Robert Glasper im Gretchen: Spielen, wie J Dilla Beats gemacht hat

Vielfältig: Das Trio des Jazzpianisten Robert Glasper und der DJ Jahi Sundance hypnotisieren das Publikum im Gretchen.

„Es ist verdammt kalt, Berlin!“ Während sich Robert Glasper zur Begrüßung zu Recht über das Schmuddelwetter beklagt, kommt im Gretchen ganz andere Stimmung auf: Muggelig warm ist der schlauchförmige Club und bis in die letzte Reihe mit Menschen gefüllt, die den 39-jährigen Jazzpianisten sehen wollen. Mitte 20 bis Ende 40 sind die meisten, die seinem Trio – ganz klassisch aus Klavier, Kontrabass und Schlagzeug bestehend – entgegenfiebern. Unterstützt wird Glasper auf seiner Herbsttour vom DJ Jahi Sundance an den Plattenspielern, der auch vor dem Konzert schon für Kopfnicken im Publikum sorgt.

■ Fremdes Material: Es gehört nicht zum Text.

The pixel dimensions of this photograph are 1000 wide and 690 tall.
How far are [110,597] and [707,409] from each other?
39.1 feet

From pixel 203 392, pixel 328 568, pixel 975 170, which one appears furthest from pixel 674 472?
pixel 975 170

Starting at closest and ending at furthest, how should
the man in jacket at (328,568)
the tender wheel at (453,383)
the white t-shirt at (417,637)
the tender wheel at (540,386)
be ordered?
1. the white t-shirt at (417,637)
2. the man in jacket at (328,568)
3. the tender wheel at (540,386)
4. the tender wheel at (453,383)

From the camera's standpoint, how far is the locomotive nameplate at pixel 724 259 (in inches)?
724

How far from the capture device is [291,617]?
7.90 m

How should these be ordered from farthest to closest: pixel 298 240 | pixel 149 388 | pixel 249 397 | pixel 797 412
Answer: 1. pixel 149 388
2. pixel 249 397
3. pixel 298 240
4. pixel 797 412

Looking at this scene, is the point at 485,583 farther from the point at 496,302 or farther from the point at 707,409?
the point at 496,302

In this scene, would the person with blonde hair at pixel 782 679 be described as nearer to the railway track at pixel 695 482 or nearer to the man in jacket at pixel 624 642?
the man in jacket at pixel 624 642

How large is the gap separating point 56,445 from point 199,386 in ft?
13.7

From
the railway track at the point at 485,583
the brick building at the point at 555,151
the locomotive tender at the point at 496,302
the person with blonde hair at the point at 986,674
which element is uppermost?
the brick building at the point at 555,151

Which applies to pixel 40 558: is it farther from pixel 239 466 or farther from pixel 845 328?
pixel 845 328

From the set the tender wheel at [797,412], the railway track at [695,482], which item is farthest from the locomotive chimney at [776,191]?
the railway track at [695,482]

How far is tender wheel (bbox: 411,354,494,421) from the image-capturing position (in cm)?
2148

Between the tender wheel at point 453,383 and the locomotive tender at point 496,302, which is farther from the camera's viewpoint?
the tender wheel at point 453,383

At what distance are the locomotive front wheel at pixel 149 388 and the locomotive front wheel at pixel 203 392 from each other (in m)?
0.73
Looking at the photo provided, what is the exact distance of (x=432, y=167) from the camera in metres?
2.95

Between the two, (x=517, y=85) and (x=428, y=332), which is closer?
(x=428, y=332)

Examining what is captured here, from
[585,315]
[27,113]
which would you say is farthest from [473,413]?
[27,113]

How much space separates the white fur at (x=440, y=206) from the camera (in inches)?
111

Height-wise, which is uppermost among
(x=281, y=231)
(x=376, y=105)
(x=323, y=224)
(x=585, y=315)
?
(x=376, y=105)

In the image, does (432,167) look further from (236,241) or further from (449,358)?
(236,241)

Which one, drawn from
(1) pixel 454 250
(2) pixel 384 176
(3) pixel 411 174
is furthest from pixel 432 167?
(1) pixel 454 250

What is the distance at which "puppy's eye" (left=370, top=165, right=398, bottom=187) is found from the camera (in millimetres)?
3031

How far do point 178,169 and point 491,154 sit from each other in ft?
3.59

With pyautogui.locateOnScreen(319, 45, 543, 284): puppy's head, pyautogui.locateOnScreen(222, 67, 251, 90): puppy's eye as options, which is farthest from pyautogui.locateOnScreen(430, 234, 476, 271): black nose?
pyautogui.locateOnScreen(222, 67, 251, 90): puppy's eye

Jazzpiano und Turntables – das steht stellvertretend für den Sound des aus Houston stammenden Musikers. Einen Veteran könnte man ihn mittlerweile nennen auf dem dynamischen Terrain zwischen Jazz und Hip-Hop, auf dem er und seine Bandkollegen sich die Bälle zuwerfen. „Ich will spielen, wie J Dilla Beats gemacht hat“, hat Glasper zu seinem Ansatz gesagt. Wegweisende Beat-Produzenten wie Pete Rock oder J Dilla haben seit den Anfängen des Hip-Hop immer neue Techniken ausprobiert, um alte Soul- und Jazz-Scheiben auseinanderzuschnipseln und aus den Versatzstücken die instrumentalen Grundlagen für Rap-Künstler zu schaffen. Glasper war ein Pionier darin, diese von Wiederholungen geprägte Ästhetik wieder zu ihren instrumentalen Ursprüngen zurückzubringen.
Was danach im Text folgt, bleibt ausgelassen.